I’ve been collecting research about the Framers view about the potential for American aristocracy. My RA, Dennis Courtney, found this fabulous quote from Patrick Henry at the Virginia Ratifying Convention (emphasis added):
It has been said, by several gentlemen, that the freeness of elections would be promoted by throwing the country into large districts. I contend, sir, that it will have a contrary effect. It will destroy that connection that ought to subsist between the electors and the elected. If your elections be by districts, instead of counties, the people will not be acquainted with the candidates. They must, therefore, be directed in the elections by those who know them. So that, instead of a confidential connection between the electors and the elected, they will be absolutely unacquainted with each other. A common man must ask a man of influence how he is to proceed, and for whom he must vote. The elected, therefore, will be careless of the interest of the electors. It will be a common job to extort the suffrages of the common people for the most influential characters. The same men may be repeatedly elected by these means. This, sir, instead of promoting the freedom of election, leads us to an aristocracy. Consider the mode of elections in England. Behold the progress of an election in an English shire. A man of an enormous fortune will spend thirty or forty thousand pounds to get himself elected. This is frequently the case. Will the honorable gentleman say that a poor man, as enlightened as any man in the island, has an equal chance with a rich man, to be elected? He will stand no chance, though he may have the finest understanding of any man in the shire. It will be so here. Where is the chance that a poor man can come forward with the rich? The honorable gentleman will find that, instead of supporting democratical principles, it goes absolutely to destroy them.

▶ [RAW RECORDS]:
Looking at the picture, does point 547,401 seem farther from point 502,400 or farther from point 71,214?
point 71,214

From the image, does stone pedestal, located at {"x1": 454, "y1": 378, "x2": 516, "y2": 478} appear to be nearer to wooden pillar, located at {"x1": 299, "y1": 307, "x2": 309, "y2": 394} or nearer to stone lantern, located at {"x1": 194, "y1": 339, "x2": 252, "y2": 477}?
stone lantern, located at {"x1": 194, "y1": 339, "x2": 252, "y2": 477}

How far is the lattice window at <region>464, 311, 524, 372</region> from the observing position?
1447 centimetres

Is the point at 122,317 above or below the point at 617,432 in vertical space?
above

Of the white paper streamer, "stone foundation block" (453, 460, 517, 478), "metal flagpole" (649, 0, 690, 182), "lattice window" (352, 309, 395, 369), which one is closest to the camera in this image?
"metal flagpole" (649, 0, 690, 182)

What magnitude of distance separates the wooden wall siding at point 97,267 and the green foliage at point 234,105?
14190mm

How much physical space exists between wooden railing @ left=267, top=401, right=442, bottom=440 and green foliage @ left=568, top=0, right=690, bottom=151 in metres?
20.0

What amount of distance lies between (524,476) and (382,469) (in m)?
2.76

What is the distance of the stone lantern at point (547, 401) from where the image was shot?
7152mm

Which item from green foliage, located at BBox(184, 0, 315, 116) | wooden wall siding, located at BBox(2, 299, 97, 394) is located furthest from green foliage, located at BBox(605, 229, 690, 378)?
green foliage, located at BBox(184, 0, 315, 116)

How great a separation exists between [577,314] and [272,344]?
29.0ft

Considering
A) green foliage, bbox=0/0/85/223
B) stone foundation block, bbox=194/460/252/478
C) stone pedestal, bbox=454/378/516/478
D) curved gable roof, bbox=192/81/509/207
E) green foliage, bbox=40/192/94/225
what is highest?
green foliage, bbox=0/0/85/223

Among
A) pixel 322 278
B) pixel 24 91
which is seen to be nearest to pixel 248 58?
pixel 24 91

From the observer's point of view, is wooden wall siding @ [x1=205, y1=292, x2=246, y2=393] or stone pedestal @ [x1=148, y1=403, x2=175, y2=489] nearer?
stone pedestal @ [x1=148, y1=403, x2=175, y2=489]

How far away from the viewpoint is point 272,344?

▶ [WHAT IS ASKED]:
(A) According to the passage on Patrick Henry's convention speech, how much does a man of enormous fortune spend to get himself elected in an English shire?
(B) Summarize the passage on Patrick Henry's convention speech in two sentences.
Draw only on the passage on Patrick Henry's convention speech, not on the records.

▶ [TASK SOLUTIONS]:
(A) Thirty or forty thousand pounds.

(B) While collecting research on the Framers' views about a possible American aristocracy, the writer shares a quote that an RA, Dennis Courtney, found from Patrick Henry at the Virginia Ratifying Convention. Henry argues that elections by large districts rather than counties would leave voters unacquainted with candidates and dependent on men of influence, leading to aristocracy, much as in England, where a poor man has no chance against a rich one.